Answer these questions about the claim analysis below, numbering your answers the same way.
1. Which claim does claim 2 depend on?
2. In the passage cited for claim 2, what example multiple is given for how much longer each level extends at slow motion speed?
3. According to claim 4, what is the non-utterance section of the content extended based on?

_Document section_.
──────────────────────────────
As per claim 2, Vilermo discloses: 	The information processing apparatus according to claim 1, wherein the at least one processor is further configured to extend the non-utterance section of the content based on a detail of the content (Vilermo; Fig. 5; p. 0058-0060 - During a respective period of time, the average level of the non-speech signal at standard speed may be determined. Thereafter, at slow motion speed, the level associated with each segment of the non-speech signal may be extended or multiplied by the multiple, such as 3 times, such that the same plurality of discrete levels are associated with the extended representation of the non-speech signal, albeit with each level extending longer, such as 3 times, relative to the corresponding level at standard speed. As noted above, the level of the extended non-speech signal may be changed from segment to segment more gradually than that depicted in FIG. 5 and, in some embodiments, a non-speech object may be repeated with some overlap so as to mask the boundaries between the repeated non-speech objects).

As per claim 3, Vilermo discloses	The information processing apparatus according to claim 2, wherein the at least one processor is further configured to extend the non-utterance section of the content based on a During a respective period of time, the average level of the non-speech signal at standard speed may be determined. Thereafter, at slow motion speed, the level associated with each segment of the non-speech signal may be extended or multiplied by the multiple, such as 3 times, such that the same plurality of discrete levels are associated with the extended representation of the non-speech signal, albeit with each level extending longer, such as 3 times, relative to the corresponding level at standard speed. As noted above, the level of the extended non-speech signal may be changed from segment to segment more gradually than that depicted in FIG. 5 and, in some embodiments, a non-speech object may be repeated with some overlap so as to mask the boundaries between the repeated non-speech objects).

As per claim 4, Vilermo discloses:	The information processing apparatus according to claim 2, wherein the at least one processor is further configured to extend the non-utterance section of the content based on relevant information related to the detail of the content (Vilermo; Fig. 5; p. 0058-0060 - During a respective period of time, the average level of the non-speech signal at standard speed may be determined. Thereafter, at slow motion speed, the level associated with each segment of the non-speech signal may be extended or multiplied by the multiple, such as 3 times, such that the same plurality of discrete levels are associated with the extended representation of the non-speech signal, albeit with each level extending longer, such as 3 times, relative to the corresponding level at standard speed. As noted above, the level of the extended non-speech signal may be changed from segment to segment more gradually than that depicted in FIG. 5 and, in some embodiments, a non-speech object may be repeated with some overlap so as to mask the boundaries between the repeated non-speech objects).
──────────────────────────────
_Given information_.
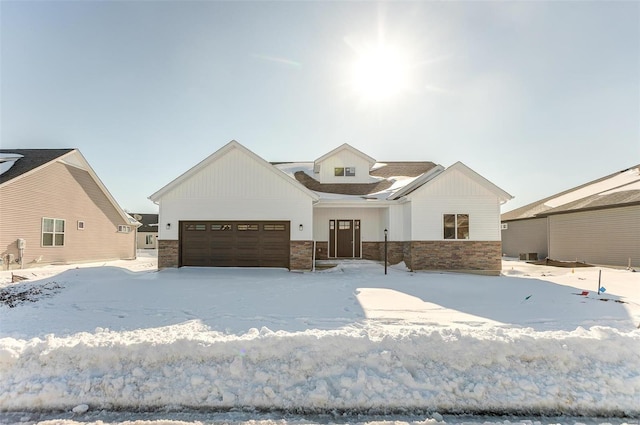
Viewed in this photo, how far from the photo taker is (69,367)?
4.17 metres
──────────────────────────────
_Full solution_.
1. Claim 1
2. 3 times
3. Relevant information related to the detail of the content